Department of Internal Medicine, International University of Health and Welfare Mita Hospital, Tokyo, Japan.
Hypertens Res. 2015 Jun;38(6):367-74. doi: 10.1038/hr.2015.19. Epub 2015 Mar 12.
Diabetes mellitus is a major cause of chronic kidney disease (CKD), and diabetic nephropathy is the most common primary disease necessitating dialysis treatment in the world including Japan. Major guidelines for treatment of hypertension in Japan, the United States and Europe recommend the use of angiotensin-converting enzyme inhibitors and angiotensin-receptor blockers, which suppress the renin-angiotensin system (RAS), as the antihypertensive drugs of first choice in patients with coexisting diabetes.

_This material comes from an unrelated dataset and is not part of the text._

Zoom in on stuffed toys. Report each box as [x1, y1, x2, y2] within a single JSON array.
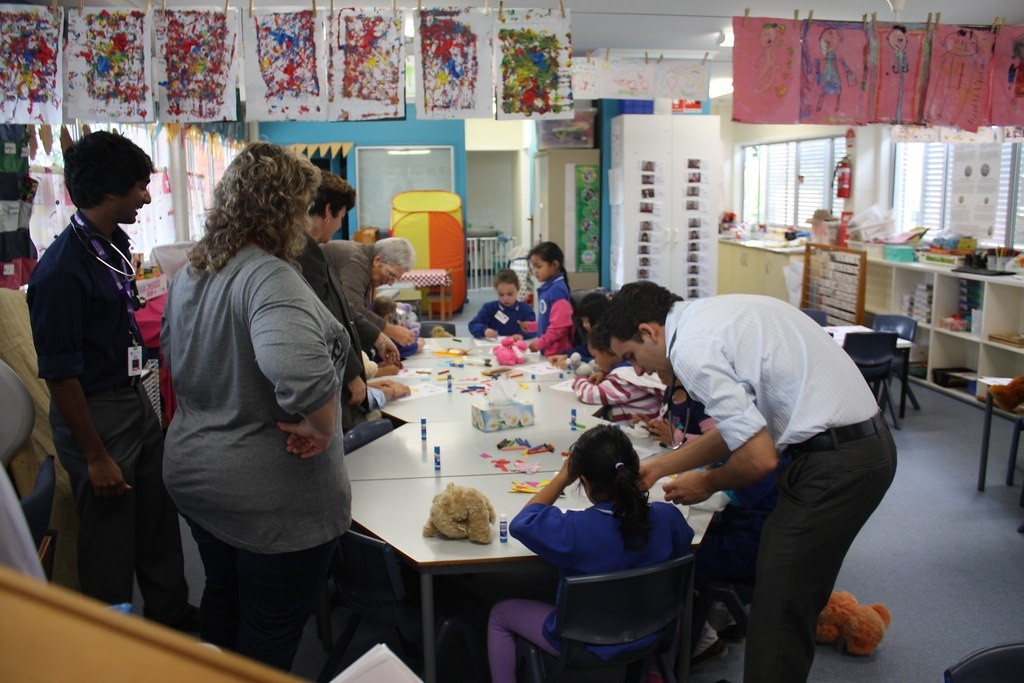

However, even with the administration of RAS inhibitors, failure to achieve adequate anti-albuminuric, renoprotective effects and a reduction in cardiovascular events has also been reported. Inadequate blockade of aldosterone may be one of the reasons why long-term administration of RAS inhibitors may not be sufficiently effective in patients with diabetic nephropathy. This review focuses on treatment in diabetic nephropathy and discusses the significance of aldosterone blockade. In pre-nephropathy without overt nephropathy, a mineralocorticoid receptor antagonist can be used to enhance the blood pressure-lowering effects of RAS inhibitors, improve insulin resistance and prevent clinical progression of nephropathy. In CKD categories A2 and A3, the addition of a mineralocorticoid receptor antagonist to an RAS inhibitor can help to maintain 'long-term' antiproteinuric and anti-albuminuric effects. However, in category G3a and higher, sufficient attention must be paid to hyperkalemia. Mineralocorticoid receptor antagonists are not currently recommended as standard treatment in diabetic nephropathy. However, many studies have shown promise of better renoprotective effects if mineralocorticoid receptor antagonists are appropriately used.
糖尿病是慢性肾脏病(CKD)的主要病因,在包括日本在内的世界范围内,糖尿病肾病是最常见的需要透析治疗的原发性疾病。日本、美国和欧洲的高血压治疗主要指南推荐使用血管紧张素转换酶抑制剂和血管紧张素受体阻滞剂,这些药物抑制肾素-血管紧张素系统(RAS),作为同时患有糖尿病患者的首选降压药物。然而,即使给予 RAS 抑制剂,也有报道称无法实现足够的抗白蛋白尿、肾脏保护作用,以及减少心血管事件。醛固酮阻断不足可能是 RAS 抑制剂长期给药在糖尿病肾病患者中可能不够有效的原因之一。本文重点讨论了糖尿病肾病的治疗,并讨论了醛固酮阻断的意义。在没有明显肾病的前期肾病中,可以使用盐皮质激素受体拮抗剂来增强 RAS 抑制剂的降压作用,改善胰岛素抵抗,并预防肾病的临床进展。在 CKD A2 和 A3 类别中,将盐皮质激素受体拮抗剂添加到 RAS 抑制剂中可以帮助维持“长期”的抗蛋白尿和抗白蛋白尿作用。然而,在 G3a 及更高类别中,必须充分注意高钾血症。盐皮质激素受体拮抗剂目前不推荐作为糖尿病肾病的标准治疗方法。然而,许多研究表明,如果适当使用盐皮质激素受体拮抗剂,可能会有更好的肾脏保护作用。